Following his eventual acquisitions, UCPD, Inc. went on to develop and operate 23 small businesses at the site employing more than 400 workers (most of whom were people of color), at a time when very little prospect for economic advancement was open for local minorities in Cleveland's inner-city. The popular strip, often referred to as “an inner-city Disneyland”, was one of the most strategic and valuable real estate parcels in the city and flourished for 15 years.

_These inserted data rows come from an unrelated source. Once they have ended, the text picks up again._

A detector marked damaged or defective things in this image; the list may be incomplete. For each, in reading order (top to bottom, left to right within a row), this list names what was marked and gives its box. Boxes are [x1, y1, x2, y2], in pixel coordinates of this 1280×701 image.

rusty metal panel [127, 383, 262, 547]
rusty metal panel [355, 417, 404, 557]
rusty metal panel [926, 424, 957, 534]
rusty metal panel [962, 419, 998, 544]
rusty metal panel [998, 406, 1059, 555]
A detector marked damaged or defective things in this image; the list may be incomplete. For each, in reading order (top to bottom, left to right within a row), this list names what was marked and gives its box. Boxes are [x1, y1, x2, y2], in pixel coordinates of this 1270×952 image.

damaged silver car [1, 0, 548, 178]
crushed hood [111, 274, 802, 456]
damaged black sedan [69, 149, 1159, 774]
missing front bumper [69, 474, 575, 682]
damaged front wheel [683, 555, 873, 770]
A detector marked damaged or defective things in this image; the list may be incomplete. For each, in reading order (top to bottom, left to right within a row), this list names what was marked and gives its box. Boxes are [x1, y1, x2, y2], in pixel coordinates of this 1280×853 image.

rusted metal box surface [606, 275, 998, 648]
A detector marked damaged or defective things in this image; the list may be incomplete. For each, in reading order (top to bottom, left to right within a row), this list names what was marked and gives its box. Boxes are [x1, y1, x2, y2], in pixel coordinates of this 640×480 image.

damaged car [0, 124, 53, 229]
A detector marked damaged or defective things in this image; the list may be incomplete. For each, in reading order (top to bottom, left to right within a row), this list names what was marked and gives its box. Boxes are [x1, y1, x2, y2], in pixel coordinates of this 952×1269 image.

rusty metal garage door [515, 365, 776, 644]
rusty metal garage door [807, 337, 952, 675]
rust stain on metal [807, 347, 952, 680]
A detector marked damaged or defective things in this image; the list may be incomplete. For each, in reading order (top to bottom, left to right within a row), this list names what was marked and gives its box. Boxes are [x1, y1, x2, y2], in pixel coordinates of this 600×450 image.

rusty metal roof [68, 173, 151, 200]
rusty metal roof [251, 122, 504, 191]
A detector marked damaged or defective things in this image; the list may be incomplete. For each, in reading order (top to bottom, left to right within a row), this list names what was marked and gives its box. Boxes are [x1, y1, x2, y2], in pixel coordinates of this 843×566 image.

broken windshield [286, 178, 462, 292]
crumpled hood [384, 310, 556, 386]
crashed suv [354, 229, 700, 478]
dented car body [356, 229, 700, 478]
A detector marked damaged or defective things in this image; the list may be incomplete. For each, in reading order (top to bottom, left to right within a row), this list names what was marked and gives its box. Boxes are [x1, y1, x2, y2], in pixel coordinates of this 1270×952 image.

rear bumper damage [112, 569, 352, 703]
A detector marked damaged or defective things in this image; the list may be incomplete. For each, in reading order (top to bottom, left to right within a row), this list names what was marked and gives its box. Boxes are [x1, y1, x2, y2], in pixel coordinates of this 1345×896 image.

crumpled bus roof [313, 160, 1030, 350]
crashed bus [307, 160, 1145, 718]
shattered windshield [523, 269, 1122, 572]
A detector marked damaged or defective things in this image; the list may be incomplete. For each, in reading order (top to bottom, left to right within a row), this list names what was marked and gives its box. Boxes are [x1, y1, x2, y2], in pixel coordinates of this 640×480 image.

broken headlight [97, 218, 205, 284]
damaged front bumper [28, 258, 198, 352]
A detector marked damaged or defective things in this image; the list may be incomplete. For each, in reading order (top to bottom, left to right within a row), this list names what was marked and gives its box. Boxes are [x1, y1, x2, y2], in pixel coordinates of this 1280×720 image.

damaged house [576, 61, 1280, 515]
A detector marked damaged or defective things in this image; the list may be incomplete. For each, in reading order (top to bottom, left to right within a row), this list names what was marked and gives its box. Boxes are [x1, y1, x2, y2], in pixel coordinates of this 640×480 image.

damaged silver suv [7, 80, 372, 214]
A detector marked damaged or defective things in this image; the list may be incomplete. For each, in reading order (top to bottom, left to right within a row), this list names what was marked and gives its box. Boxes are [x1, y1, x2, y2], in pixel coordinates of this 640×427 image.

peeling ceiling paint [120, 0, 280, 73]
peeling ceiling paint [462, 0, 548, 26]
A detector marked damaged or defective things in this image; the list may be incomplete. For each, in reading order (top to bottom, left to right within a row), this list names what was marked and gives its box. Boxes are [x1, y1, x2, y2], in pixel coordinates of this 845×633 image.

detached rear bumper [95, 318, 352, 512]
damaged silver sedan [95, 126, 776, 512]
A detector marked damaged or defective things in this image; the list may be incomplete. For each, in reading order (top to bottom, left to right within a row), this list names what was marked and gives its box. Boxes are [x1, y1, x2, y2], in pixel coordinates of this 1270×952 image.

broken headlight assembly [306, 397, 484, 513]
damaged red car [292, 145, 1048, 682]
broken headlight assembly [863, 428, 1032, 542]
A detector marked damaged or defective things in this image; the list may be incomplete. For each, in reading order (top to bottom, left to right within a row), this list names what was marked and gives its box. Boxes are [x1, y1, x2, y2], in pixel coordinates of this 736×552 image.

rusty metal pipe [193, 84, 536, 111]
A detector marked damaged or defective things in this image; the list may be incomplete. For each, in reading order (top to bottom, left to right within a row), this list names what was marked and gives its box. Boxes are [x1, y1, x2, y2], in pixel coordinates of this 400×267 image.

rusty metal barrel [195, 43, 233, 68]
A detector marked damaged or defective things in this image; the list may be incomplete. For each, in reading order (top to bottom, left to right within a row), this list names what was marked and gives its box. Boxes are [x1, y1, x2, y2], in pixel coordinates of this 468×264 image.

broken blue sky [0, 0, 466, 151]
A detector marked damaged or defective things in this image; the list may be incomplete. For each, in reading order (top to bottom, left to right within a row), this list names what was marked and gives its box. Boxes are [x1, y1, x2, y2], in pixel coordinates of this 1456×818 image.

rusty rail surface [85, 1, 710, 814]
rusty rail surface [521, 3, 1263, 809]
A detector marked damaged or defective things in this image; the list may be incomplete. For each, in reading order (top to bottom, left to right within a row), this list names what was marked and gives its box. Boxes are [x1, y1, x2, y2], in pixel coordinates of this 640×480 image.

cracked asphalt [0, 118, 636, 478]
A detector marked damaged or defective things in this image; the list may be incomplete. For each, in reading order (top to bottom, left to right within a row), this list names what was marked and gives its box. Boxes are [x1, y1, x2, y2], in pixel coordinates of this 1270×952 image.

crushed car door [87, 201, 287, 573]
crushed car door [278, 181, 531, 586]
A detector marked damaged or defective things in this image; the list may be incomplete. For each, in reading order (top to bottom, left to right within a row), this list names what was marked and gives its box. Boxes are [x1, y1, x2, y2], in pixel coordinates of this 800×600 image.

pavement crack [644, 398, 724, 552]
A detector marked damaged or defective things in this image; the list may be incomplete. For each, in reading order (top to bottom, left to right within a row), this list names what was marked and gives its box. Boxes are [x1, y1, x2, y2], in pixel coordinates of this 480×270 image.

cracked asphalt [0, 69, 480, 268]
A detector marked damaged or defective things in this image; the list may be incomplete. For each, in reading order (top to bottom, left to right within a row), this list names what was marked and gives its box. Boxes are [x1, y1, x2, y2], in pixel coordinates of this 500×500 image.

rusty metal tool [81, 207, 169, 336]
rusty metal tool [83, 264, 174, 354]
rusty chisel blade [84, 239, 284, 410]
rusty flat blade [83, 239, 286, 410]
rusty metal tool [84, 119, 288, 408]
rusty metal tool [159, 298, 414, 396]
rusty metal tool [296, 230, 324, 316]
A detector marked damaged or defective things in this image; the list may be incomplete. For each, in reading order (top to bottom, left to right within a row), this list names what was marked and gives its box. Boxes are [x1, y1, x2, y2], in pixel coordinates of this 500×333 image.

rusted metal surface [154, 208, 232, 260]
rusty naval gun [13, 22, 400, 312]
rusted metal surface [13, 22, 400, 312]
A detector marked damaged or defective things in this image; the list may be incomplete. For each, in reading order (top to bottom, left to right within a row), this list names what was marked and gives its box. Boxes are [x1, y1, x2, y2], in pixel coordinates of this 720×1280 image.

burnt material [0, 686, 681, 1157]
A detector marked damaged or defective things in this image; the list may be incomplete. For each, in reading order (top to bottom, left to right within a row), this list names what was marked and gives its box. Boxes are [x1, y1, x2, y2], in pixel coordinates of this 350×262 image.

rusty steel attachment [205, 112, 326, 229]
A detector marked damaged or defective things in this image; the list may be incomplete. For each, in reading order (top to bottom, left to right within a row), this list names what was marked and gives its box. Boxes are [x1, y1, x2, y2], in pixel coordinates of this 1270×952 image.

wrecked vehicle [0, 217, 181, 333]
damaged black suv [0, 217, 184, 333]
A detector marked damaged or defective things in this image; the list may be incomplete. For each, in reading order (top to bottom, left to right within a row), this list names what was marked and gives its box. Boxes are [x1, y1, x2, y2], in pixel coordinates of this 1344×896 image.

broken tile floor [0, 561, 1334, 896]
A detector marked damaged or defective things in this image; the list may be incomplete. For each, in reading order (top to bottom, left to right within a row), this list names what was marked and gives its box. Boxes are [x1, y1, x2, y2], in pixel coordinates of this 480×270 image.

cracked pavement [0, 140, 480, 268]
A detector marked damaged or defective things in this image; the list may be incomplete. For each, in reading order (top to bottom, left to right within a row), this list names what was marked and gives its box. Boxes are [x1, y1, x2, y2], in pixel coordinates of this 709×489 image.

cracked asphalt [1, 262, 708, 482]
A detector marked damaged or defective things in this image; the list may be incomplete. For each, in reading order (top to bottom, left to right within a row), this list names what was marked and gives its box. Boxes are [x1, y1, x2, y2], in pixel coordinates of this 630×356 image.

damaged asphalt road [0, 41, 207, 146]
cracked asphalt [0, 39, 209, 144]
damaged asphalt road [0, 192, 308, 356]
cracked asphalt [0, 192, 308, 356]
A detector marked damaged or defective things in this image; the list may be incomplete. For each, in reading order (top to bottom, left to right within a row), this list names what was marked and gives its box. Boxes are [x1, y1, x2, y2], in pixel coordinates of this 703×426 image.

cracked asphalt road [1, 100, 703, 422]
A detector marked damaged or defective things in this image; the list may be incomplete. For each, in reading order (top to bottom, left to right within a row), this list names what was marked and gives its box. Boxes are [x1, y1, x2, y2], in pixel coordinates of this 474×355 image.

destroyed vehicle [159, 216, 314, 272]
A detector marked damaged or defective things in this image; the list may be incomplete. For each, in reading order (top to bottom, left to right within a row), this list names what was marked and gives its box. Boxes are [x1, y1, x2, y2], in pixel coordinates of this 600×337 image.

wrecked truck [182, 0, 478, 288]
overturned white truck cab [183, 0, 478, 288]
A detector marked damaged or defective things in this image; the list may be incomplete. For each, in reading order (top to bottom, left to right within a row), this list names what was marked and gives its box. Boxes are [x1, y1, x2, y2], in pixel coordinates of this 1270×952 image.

The company's Euclid Avenue businesses included:
•PlayLand Fascination Arcade
•Performing Arts Theater
•The Brave New World
•UCPD, Inc. Offices
•Scrumpy-Dump Cinema
•New Orleans Restaurant
•Boon Docks Seafood Restaurant
•The Bedroom Lounge
•Mr. John’s Haberdashery
•The Record Den
•Wig Wholesalers
•Cold-Blooded Menswear
•State Liquor Store
•PayMaster Money Exchange
•Bosa Nova Lounge
•Winston’s Place Fine Dining
•Quick-Pick Food & Beverage
•Adult Book Store
•Pussycat Cinex
•Quarter Movie Arcade
•WinJam Studios
•Circus Maximus
•UCPD Commissary.

The UCPD, Inc. businesses stood in the way of the city’s plans for creating a medical-educational complex connecting Case Western Reserve University, University Hospitals, and the Cleveland Clinic Foundation. Willis had faced legal troubles with the city, including violations of tax law. He was convicted on a bad check charge, and while he was imprisoned in 1982, the city seized his properties and demolished them, freeing the land for the large medical development.